EXERCISE REQUIREMENTS => Print out each entry below exactly; do not carry over any image.

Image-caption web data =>
= = = = = = =

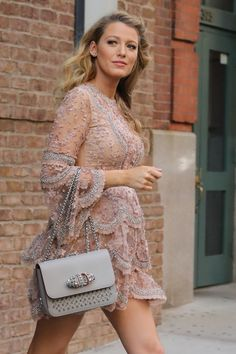 "52098017 Pregnant actress Blake Lively leaves her hotel and heads to the ""Today"" show in New York City on June 20, 2016. Blake is busy promoting her new shark movie ""The Shallows."" FameFlynet, Inc - Beverly Hills, CA, USA - +1 (310) 505-9876"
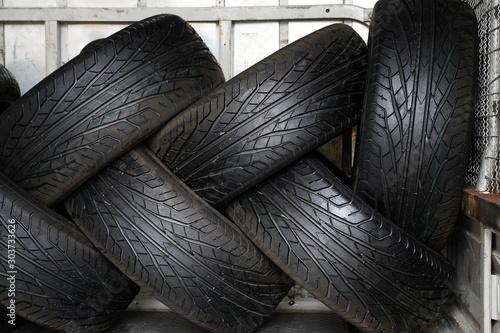 Papiers peints Navire Brand new car's tires
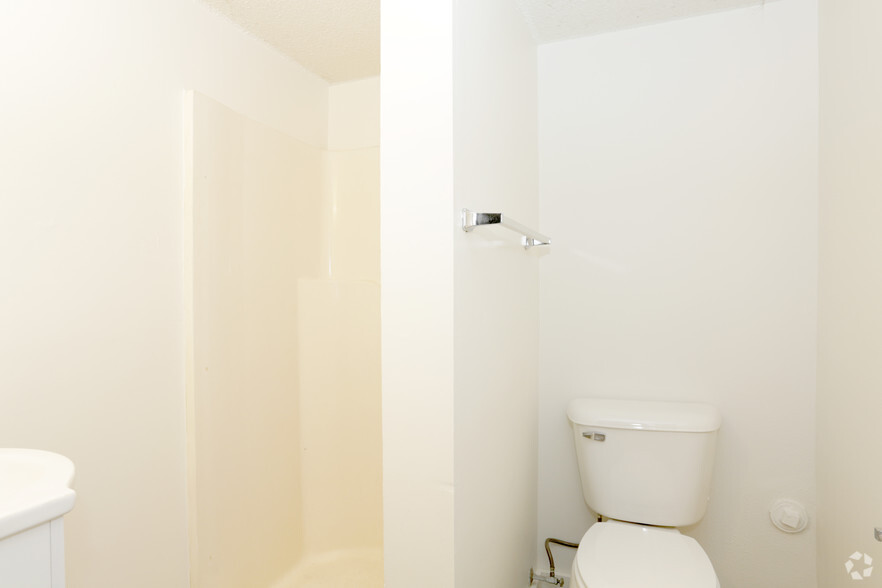 2 Bedroom Apartments With Utilities Included A Plus Design Reference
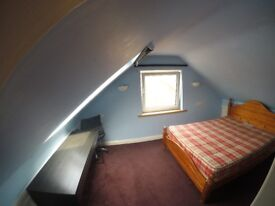 Ensuite double Bedroom in Poundhill, 5 Minute Walk to Three Bridges Station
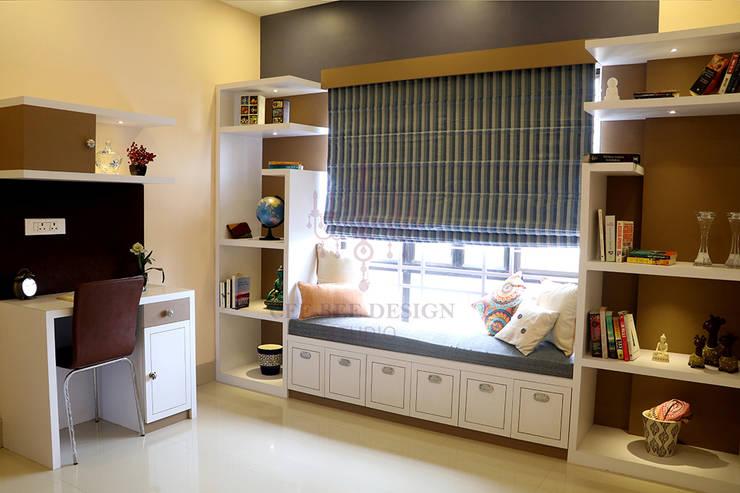 2 BHK Apartment of Mr Ritabrata Ray Kolkata:  Living room by Cee Bee Design Studio,Modern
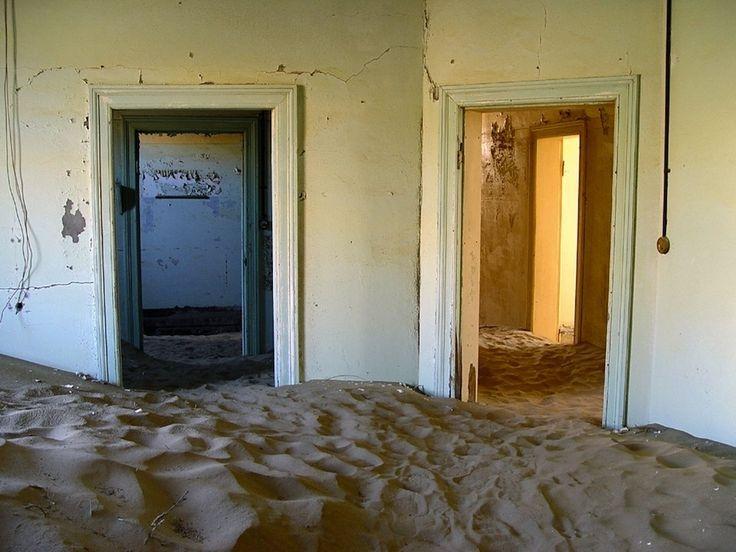 Kolmanskop è una città fantasma nel deserto delNamib, a sud della Namibia.    Si tratta di un gioiello architettonico in stile coloniale tedesco.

= = = = = = =

OUTPUT OF THE TASK =>
 "52098017 Pregnant actress Blake Lively leaves her hotel and heads to the ""Today"" show in New York City on June 20, 2016. Blake is busy promoting her new shark movie ""The Shallows."" FameFlynet, Inc - Beverly Hills, CA, USA - +1 (310) 505-9876"
 Papiers peints Navire Brand new car's tires
 2 Bedroom Apartments With Utilities Included A Plus Design Reference
 Ensuite double Bedroom in Poundhill, 5 Minute Walk to Three Bridges Station
 2 BHK Apartment of Mr Ritabrata Ray Kolkata:  Living room by Cee Bee Design Studio,Modern
 Kolmanskop è una città fantasma nel deserto delNamib, a sud della Namibia.    Si tratta di un gioiello architettonico in stile coloniale tedesco.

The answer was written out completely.